Our high-school play was a striking success

March 15, 2002

Miss Margaret Ashworth inherited a family-owned hotel in St. Johnsbury and left her native Maine to become a Vermont innkeeper. In this way she avoided notoriety as my high- school English teacher. I loved her, and she was an excellent teacher. She was worth every cent of the $1,200 our town paid her each year for teaching French and English, and that included casting, coaching, and staging the annual junior-class play, which was a tradition in our town.

Miss Ashworth was unable to conceal her distaste for this chore, and one morning in opening English class she said, "I suppose we've got to do a class play. Do any of you want to be in the thing?" After some cajoling, during which she stressed the importance of dramatics, she signed up six of us, four girls and two boys. Miss Ashworth sighed, perhaps because I was one of the two.

Staging a play in our town started with the basics; we had no place to stage it. Our only chance was the movie theater with its white plaster wall for the screen, and across the front a two-foot platform the janitor could stand on while he cleaned the "silver screen" once a year.

We had a platform to add to that for plays, but it had to be put up and taken down each time, because the area was used for dancing during and after the movie. The girl who played piano for the movies also played for the dancing. This temporary platform had footlights, and a long cord that plugged into the light by the exit door.

A play had to be staged on non-movie nights – Tuesday, Thursday, and Sunday – but ours was a sabbatarian town. We never had plays other than on Tuesday and Thursday.

Selecting the class play was easy, once Miss Ashworth knew how many actors she had. She thus wrote at once to the Walter Baker play people, who specialized in plays for amateur dramatics, and ordered a play for six actors, four girls and two boys. The substance of the play was not important.

Since high-school plays were attended by parents, relatives, and friends of the cast, success depended wholly on the number of actors. With a cast of six, we were disadvantaged. On the other hand, Miss Ashworth was fortunate to have only six this time.

The play that came from Walter Baker was titled "Ruth in a Rush," and the title had nothing whatever to do with the action of the play. What that action was I do not recall today, but it started in a railroad station and ended at sea where we were saved from a watery tragedy by the Knights of Pythias.

Maybe I'd do well to explain this.

The combination dance hall and silent movie theater had a third part, a bowling alley. This had three lanes that were well patronized and partitioned off with thin wallboard. You should bear in mind that silent movies had no sound, so there was nothing to be disturbed by the noise of bowling pins being knocked about next door.

The bowling alley operated six evenings a week and Sunday afternoons. In our cast for "Ruth in a Rush," Lloyd Towle was our hero. I was cast for comic relief as a deaf old gentleman who sold tickets in the railroad depot.
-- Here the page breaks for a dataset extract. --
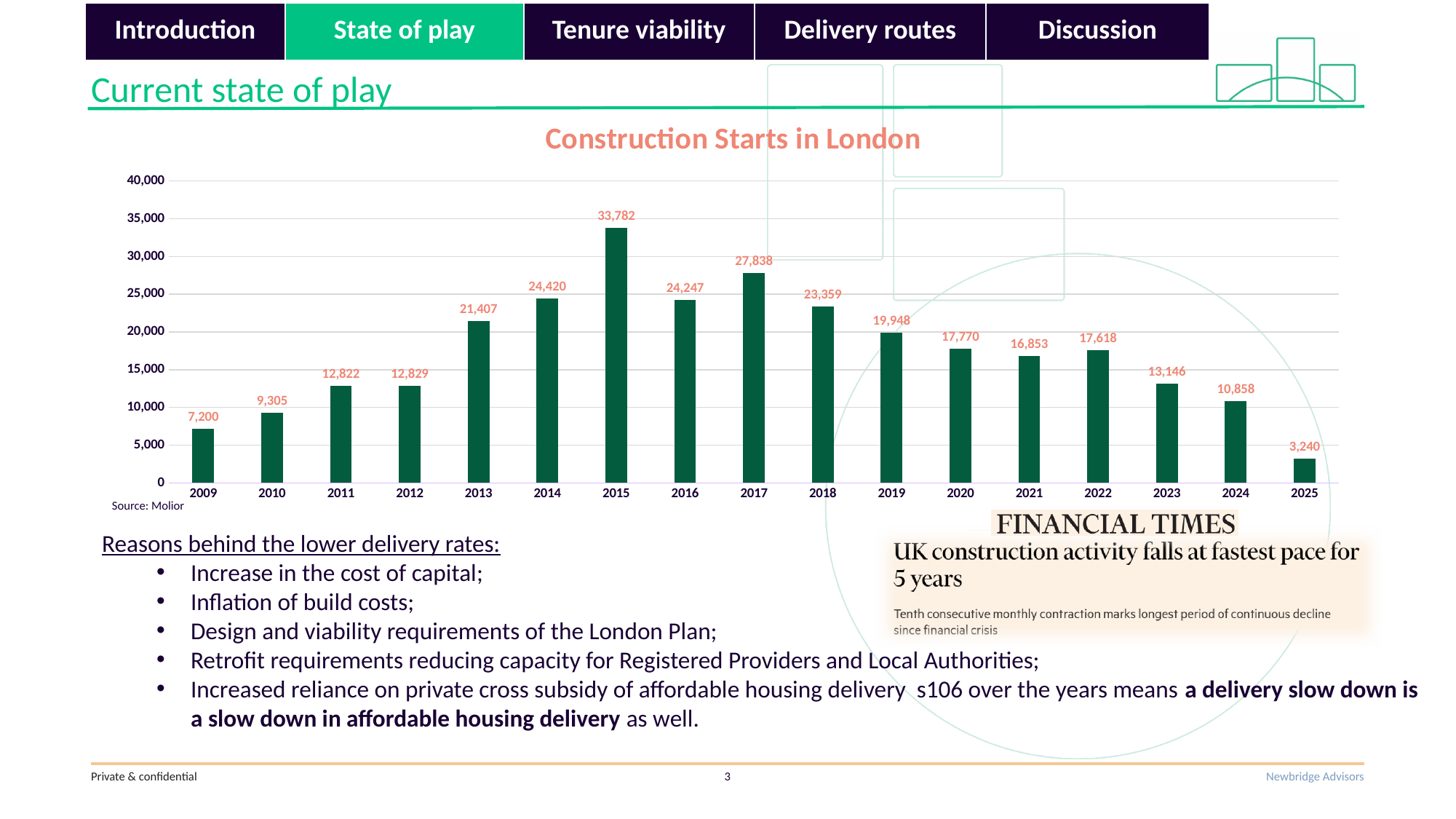
What is the value for 2015 in the Construction Starts in London chart? 33,782 Is the value for 2019 in the Construction Starts in London chart greater or less than 15,000? greater How many years are shown on the x axis of the Construction Starts in London chart? 17 What source is cited below the Construction Starts in London chart? Molior What is the difference between the values for 2017 and 2018 in the Construction Starts in London chart? 4,479 Which year has the highest value in the Construction Starts in London chart? 2015 What is the value for 2009 in the Construction Starts in London chart? 7,200 What kind of chart is the Construction Starts in London chart? bar chart Which year has the lowest value in the Construction Starts in London chart? 2025 What is the value for 2025 in the Construction Starts in London chart? 3,240 Which is larger in the Construction Starts in London chart, the value for 2014 or the value for 2016? 2014 Do the values in the Construction Starts in London chart rise or fall from 2015 to 2025? fall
I was behind a wicket window with an old-time ear trumpet. Every time anybody wanted to buy a ticket, I would hold the ear trumpet up and say, "What?"

I had one big scene. One of the girls approached my window and said, "I want to buy a ticket for Milton."

"What?"

"A ticket for Milton!"

"What?"

"Milton!"

"Oh, yes, Milton. One moment!" (Looking through tariff directory.) "Just where is Milton?"

"What?" (Laughter.)

"Milton. Where is Milton?"

"Settin' over there on the bench."

The evening that "Ruth in a Rush" was played was also playoff night for the town bowling league, and as the contest was between the Red Men and the Knights of Pythias, a good turnout was in the alley.

By that time, Miss Ashworth had thrown her hands in the air and asked, "What else can happen?" and the play began. I do not remember how we got from a railroad station to a storm at sea, but we did, and Lloyd Towle came to his dismal lines, "The ship is sinking! We are going down! Nothing can save us! We are lost!"

At this moment, the Red Men were ahead by five pins for the town championship, and Ben Stilkey was to roll a spare ball. Everything depended on Stilkey: If he got six pins, the Knights of Pythias would be the town champs! As Lloyd Towle repeated his doleful words of doom, Ben Stilkey rolled.

The bowling alley was silent as all eyes watched Ben's ball roll down the alley. The silence was appropriate, because this was the saddest part of our play. Ben Stilkey rolled a strike! The burst of cheering by the Knights was hardly suited to our dramatic predicament, but it was heard throughout our village and people supposed we six play actors had earned a tremendous expression of approval.

Long years later, I paused at the St. Johnsbury Hotel to pay respects to my English teacher. Our high school play was recalled. Miss Ashworth said, "That one burst of applause repaid me well for all the miserable hours I spent coaching class plays!"

Miss Ashworth said the best reward for any English teacher is to inherit a hotel in St. Johnsbury.